Another formerly red hot large market, Vancouver, is also showing signs of cooling.
The average selling price in Greater Vancouver was $1.29 million in March, down slightly from $1.32 million the previous month. Prices are still up from $1.16 million a year ago, but realtor Leo Wilke with Engel & Völkers says the pace of increase is slowing. “The escalation that was happening during COVID was just so crazy,” he told CBC News in a recent interview. “One guy sells for X, the next guy gets more, the next guy gets more.”
“Now, what we’ve seen is we’ve kind of levelled off from that,” Wilk said.

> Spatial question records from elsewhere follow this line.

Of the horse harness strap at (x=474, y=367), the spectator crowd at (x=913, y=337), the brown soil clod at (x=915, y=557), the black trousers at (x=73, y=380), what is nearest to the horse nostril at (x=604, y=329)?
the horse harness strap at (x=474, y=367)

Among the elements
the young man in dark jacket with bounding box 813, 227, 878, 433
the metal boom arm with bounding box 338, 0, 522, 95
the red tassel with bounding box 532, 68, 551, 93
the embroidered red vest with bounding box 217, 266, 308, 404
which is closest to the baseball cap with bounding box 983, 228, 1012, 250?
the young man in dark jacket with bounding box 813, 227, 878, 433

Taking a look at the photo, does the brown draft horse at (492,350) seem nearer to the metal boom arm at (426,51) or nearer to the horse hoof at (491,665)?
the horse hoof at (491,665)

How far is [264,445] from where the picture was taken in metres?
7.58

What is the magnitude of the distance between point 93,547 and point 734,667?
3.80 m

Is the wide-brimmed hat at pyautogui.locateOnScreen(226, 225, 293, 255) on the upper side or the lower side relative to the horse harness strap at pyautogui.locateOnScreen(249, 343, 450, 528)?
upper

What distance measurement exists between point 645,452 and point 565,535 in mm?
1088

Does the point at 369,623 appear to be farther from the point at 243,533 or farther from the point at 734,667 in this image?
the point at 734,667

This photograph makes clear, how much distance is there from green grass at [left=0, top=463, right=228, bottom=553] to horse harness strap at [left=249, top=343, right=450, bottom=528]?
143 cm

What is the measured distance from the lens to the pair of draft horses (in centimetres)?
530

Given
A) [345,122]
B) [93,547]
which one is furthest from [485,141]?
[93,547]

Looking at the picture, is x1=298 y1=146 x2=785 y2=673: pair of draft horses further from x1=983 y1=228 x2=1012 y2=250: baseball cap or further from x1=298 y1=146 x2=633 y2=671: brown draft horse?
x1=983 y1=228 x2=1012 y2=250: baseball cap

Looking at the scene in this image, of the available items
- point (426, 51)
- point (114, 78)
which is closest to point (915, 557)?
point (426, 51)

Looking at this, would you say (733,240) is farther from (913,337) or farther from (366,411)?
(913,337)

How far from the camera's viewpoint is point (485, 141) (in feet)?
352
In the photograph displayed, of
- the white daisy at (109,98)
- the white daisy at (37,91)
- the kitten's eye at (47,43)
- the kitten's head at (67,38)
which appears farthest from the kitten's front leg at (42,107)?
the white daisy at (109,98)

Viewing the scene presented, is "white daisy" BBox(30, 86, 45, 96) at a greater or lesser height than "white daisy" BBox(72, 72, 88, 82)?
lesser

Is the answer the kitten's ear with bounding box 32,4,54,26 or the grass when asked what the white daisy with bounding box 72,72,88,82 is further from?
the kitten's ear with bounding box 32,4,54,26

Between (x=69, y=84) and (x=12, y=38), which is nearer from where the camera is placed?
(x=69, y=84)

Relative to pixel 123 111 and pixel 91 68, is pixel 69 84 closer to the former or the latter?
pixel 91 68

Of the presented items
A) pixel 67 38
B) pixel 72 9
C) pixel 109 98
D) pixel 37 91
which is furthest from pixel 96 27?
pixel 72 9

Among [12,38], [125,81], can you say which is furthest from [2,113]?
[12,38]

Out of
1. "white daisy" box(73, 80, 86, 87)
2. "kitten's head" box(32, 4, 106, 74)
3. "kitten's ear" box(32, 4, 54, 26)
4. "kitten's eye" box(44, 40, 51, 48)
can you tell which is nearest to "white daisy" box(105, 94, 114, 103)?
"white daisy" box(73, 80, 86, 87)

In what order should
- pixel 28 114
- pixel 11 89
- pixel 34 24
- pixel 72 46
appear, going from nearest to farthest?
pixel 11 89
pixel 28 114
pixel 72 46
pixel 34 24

Robert Kavcic, an economist with Bank of Montreal, says it’s too early to tell if March represents a blip or the start of a new downward trend, but he suspects the latter.
“Keep in mind that last March was the absolute summit of the pandemic demand mountain, so the reported year-over-year drop is somewhat exaggerated,” he said in a note to clients Tuesday. “There are signs that the appetite is pulling back amid higher mortgage rates, and the decline in March might be the first in a longer series of softening trends.”